Tout cela m’a inspiré une réflexion : sommes-nous incrédules parce qu’il est le directeur général du FMI, et donc parce qu’il bénéficie d’un statut social prestigieux? Notre incrédulité serait-elle la même face à un simple dirigeant d’une PME inconnue qui aurait tenté d’abuser d’une femme de chambre? Et de manière plus générale, quelle est notre attitude envers un collègue qui transgresse un interdit? Et envers notre boss? Cela fait-il une différence?

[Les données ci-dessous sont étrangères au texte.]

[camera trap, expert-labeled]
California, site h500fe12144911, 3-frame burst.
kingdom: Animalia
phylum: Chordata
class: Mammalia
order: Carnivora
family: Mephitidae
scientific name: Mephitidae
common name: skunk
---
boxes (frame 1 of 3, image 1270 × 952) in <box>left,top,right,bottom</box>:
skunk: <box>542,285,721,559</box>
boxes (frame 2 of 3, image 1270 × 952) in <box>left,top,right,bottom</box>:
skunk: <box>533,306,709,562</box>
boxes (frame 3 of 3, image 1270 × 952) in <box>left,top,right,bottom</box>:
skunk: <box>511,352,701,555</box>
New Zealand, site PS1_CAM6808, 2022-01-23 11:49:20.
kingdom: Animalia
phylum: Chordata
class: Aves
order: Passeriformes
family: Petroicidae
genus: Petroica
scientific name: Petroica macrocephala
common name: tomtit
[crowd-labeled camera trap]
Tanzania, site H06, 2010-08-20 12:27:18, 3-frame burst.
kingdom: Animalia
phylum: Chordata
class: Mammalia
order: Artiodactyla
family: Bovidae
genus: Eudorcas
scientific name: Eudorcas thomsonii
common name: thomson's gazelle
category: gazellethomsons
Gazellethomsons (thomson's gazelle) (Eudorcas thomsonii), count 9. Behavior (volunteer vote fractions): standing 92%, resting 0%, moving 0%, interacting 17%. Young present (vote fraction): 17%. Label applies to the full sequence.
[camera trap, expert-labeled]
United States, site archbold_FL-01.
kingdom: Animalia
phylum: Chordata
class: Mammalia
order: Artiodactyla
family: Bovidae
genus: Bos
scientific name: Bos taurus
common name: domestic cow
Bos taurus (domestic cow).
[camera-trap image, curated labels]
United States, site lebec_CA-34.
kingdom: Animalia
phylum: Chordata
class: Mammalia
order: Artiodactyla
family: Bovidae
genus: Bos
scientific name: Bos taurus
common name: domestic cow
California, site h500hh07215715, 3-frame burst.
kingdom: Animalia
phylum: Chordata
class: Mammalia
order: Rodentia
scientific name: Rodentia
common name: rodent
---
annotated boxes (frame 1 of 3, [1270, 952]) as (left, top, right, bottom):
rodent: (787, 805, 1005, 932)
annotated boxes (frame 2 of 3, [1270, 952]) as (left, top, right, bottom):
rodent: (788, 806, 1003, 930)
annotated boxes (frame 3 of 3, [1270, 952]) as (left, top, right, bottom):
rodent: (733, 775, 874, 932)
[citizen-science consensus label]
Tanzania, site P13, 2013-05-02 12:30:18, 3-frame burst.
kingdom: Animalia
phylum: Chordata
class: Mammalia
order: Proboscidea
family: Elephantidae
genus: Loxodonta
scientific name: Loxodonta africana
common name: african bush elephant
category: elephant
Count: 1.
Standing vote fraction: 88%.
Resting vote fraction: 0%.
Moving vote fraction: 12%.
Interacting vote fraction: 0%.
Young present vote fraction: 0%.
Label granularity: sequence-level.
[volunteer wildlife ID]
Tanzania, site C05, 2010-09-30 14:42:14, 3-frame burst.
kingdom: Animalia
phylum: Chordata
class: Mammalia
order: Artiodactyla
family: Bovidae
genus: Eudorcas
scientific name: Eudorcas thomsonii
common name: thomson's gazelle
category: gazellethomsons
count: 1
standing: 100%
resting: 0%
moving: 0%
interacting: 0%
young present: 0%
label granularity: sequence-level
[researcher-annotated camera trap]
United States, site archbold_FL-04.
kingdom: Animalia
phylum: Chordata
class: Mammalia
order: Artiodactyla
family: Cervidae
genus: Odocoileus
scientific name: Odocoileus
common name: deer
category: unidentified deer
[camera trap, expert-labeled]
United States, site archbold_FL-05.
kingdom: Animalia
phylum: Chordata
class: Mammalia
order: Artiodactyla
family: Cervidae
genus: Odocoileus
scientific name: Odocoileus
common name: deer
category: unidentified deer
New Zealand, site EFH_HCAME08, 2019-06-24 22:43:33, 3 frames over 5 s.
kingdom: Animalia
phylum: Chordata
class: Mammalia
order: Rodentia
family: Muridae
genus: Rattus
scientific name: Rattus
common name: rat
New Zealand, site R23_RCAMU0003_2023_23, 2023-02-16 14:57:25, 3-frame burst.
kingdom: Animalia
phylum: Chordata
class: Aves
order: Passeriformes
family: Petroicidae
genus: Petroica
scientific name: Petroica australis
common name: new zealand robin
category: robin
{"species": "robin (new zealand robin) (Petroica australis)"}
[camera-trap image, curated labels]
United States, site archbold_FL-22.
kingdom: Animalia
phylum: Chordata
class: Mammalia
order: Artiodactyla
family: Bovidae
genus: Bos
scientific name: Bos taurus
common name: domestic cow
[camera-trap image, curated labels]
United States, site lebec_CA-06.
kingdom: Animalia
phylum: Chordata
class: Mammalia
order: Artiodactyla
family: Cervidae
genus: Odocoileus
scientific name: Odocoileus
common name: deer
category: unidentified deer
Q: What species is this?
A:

La réponse à toutes ces interrogations, je les ai trouvées dans une étude passionnnante intitulée Dominance and submission : social statuts biases economic sanctions, signée par deux chercheures suédoises, Emma von Essen, de la Stockholm University, et Eva Ranehill, de la Stockholm School of Economics. Celles-ci se sont demandées si un comportement qui sortait des normes établies était perçu différemment si le coupable était, d’une part, du même sexe que le nôtre ou pas, et d’autre part, du même statut social que le nôtre ou pas.
Ainsi, elles ont procédé à une variante du fameux jeu du dictateur – un jeu très simple souvent utilisé en économie expérimentale –, qui consiste à attribuer une certaine somme d’argent à un joueur A (le dictateur), lequel est chargé de reverser la somme de son choix à l’autre joueur, B, qui est totalement passif. On pourrait croire a priori que A, totalement rationnel, n’a aucun intérêt à donner quoi que ce soit à B; mais dans la réalité, A donne toujours un peu de son argent (les femmes sont d’ailleurs moins égoïste que les hommes, à ce petit jeu…). L’intérêt? C’est semble-t-il la preuve que l’homo economicus n’est qu’une fiction théorique…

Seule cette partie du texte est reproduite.